According to Financial Times News, OpenAI has hired former UK Chancellor George Osborne to lead its new “OpenAI for Countries” initiative, an overseas expansion of its massive $500bn “Stargate” data center project. Osborne, who will start the job in January and be based in London, is tasked with deploying AI with foreign governments, from infrastructure to education. The move comes just a month after rival AI firm Anthropic appointed another former Conservative Chancellor and Prime Minister, Rishi Sunak, as an adviser in October. OpenAI has already struck deals in the UK and United Arab Emirates and says it’s in talks with 50 countries about developing “sovereign AI.” The company frames Stargate, announced at a White House event earlier this year with partners like SoftBank’s Masayoshi Son, as a way to ensure American companies and “democratic principles” form the foundation of global AI.
The Political Play
Here’s the thing: hiring George Osborne isn’t really about his tech expertise. It’s a pure political and regulatory maneuver. OpenAI‘s Chief Global Affairs Officer, Chris Lehane, explicitly compared this to the 1944 Bretton Woods conference that created the modern monetary system. That’s not a casual analogy. They’re trying to frame the rules of the AI game now, before anyone else does, and they want those rules to be “American” and “democratic.” But is that just a branding exercise for what’s essentially a commercial land grab? Probably. By embedding their infrastructure and models with governments, they’re creating immense lock-in. It’s a brilliant, if cynical, strategy: become the indispensable “democratic” alternative to China, and in doing so, corner the market.
The Stargate Reality Check
Let’s talk about that $500bn “Stargate” number for a second. It’s astronomical. And OpenAI is, by its own admission, a loss-making company. So where does all that money come from? Partners like SoftBank and Oracle, sure. But this scale of spending on data centers is fueling very real concerns about a financial bubble in AI infrastructure. They’re betting the company—and asking investors to bet billions—on a future demand for AI compute that hasn’t fully materialized yet. It’s a huge, risky capital expenditure race. And now they’re layering on a global diplomatic sales job on top of it. The pressure on Osborne to turn these government “conversations” into concrete, revenue-generating deals will be immense from day one.
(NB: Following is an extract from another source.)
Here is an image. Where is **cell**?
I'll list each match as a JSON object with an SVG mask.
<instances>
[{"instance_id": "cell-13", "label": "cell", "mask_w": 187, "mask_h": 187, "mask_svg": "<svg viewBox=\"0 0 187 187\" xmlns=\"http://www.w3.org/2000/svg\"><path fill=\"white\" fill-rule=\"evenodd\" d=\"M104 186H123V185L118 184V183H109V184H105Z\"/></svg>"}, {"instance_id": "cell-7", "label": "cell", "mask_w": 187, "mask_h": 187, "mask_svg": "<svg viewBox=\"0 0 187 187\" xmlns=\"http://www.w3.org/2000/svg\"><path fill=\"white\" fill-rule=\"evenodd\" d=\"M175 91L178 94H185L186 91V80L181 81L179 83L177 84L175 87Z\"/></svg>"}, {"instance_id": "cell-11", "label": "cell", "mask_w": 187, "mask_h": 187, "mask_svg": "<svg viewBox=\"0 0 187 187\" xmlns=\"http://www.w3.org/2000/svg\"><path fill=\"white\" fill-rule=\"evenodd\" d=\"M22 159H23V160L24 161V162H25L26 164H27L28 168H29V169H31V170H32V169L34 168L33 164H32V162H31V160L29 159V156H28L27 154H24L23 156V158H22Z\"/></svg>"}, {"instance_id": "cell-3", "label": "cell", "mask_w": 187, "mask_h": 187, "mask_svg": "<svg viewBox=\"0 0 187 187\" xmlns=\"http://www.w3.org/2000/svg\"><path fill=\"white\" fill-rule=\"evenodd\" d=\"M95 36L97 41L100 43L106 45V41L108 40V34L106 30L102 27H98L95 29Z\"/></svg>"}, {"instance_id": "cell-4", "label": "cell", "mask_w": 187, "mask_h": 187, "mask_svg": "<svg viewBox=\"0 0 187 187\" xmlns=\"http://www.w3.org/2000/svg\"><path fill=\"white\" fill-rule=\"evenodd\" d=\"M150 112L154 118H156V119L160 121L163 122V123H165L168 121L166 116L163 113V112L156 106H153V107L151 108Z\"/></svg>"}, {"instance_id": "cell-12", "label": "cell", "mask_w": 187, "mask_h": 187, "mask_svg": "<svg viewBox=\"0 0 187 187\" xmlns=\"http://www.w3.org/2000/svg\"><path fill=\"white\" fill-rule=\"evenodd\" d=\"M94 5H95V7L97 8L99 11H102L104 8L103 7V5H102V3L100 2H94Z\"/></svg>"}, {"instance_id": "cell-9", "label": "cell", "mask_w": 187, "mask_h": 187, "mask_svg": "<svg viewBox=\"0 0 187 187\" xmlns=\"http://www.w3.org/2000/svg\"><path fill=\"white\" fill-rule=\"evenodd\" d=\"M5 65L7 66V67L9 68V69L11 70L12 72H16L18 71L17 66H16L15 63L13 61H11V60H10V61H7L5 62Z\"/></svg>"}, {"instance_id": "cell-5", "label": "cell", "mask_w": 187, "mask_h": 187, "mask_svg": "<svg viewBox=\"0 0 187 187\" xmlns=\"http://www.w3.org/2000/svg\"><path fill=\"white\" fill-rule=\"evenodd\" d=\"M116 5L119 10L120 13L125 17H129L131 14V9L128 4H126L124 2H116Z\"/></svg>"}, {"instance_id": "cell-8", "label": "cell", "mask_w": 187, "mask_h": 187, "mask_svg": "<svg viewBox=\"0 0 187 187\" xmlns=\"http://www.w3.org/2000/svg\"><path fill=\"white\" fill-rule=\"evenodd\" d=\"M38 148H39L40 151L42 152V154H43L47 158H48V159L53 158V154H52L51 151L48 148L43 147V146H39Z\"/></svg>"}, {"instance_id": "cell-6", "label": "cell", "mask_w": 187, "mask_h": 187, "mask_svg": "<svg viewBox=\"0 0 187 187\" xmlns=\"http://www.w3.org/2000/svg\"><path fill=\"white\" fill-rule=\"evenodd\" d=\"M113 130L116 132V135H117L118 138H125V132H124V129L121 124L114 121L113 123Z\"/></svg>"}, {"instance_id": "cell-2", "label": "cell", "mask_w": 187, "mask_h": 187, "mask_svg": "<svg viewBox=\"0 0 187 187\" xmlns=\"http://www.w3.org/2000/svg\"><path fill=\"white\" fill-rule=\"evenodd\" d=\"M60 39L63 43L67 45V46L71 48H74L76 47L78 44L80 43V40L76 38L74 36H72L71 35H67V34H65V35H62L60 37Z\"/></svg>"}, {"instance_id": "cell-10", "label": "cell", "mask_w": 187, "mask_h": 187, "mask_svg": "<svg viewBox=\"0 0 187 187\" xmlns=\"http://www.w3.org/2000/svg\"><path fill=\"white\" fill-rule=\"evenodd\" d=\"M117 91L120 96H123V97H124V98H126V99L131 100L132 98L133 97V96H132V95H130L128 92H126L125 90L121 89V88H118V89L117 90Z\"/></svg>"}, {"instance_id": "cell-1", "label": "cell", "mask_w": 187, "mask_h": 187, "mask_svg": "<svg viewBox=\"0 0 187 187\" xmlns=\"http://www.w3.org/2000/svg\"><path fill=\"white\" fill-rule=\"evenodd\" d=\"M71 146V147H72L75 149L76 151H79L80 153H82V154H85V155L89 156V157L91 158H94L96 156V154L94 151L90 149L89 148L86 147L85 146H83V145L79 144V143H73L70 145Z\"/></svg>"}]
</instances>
Osborne’s Baggage and Balance Sheet
George Osborne is a fascinating and somewhat controversial choice. In the UK, he’s still best known as the architect of a severe austerity program. Now he’s going to work for a company engaged in the most extreme capital spending spree imaginable. The irony is thick. He’s also a classic “former politician” portfolio guy: newspaper editor, BlackRock adviser, investment bank partner, British Museum chair, and even a crypto adviser at Coinbase (where OpenAI’s Chris Lehane is also on the board). He literally just lost out on becoming HSBC’s chair. So is this his next big thing, or just another line on a very crowded resume? OpenAI is getting a well-connected operator, but one whose policy legacy is divisive. Selling “democratic” AI with that background might be a harder pitch in some capitals than they think.
The “Sovereign AI” Tightrope
OpenAI says its deals will bake in “democratic principles” like free speech and free markets, and prevent mass government data collection. That sounds great in a press release. But in practice, it’s a minefield. What happens when a “partner” government wants to use OpenAI’s sovereign AI tools for surveillance or censorship? Does OpenAI walk away from the deal and the revenue? Their entire “for Countries” model depends on them being a trusted, neutral platform provider. But in the messy real world of geopolitics, true neutrality is impossible. They’re trying to have it both ways: be a commercial vendor to states while also being the moral guardian of how the tech is used. I’m skeptical that balance can hold. This feels less like Bretton Woods and more like a high-stakes gamble that they can out-lobby and out-build everyone else before the contradictions catch up with them.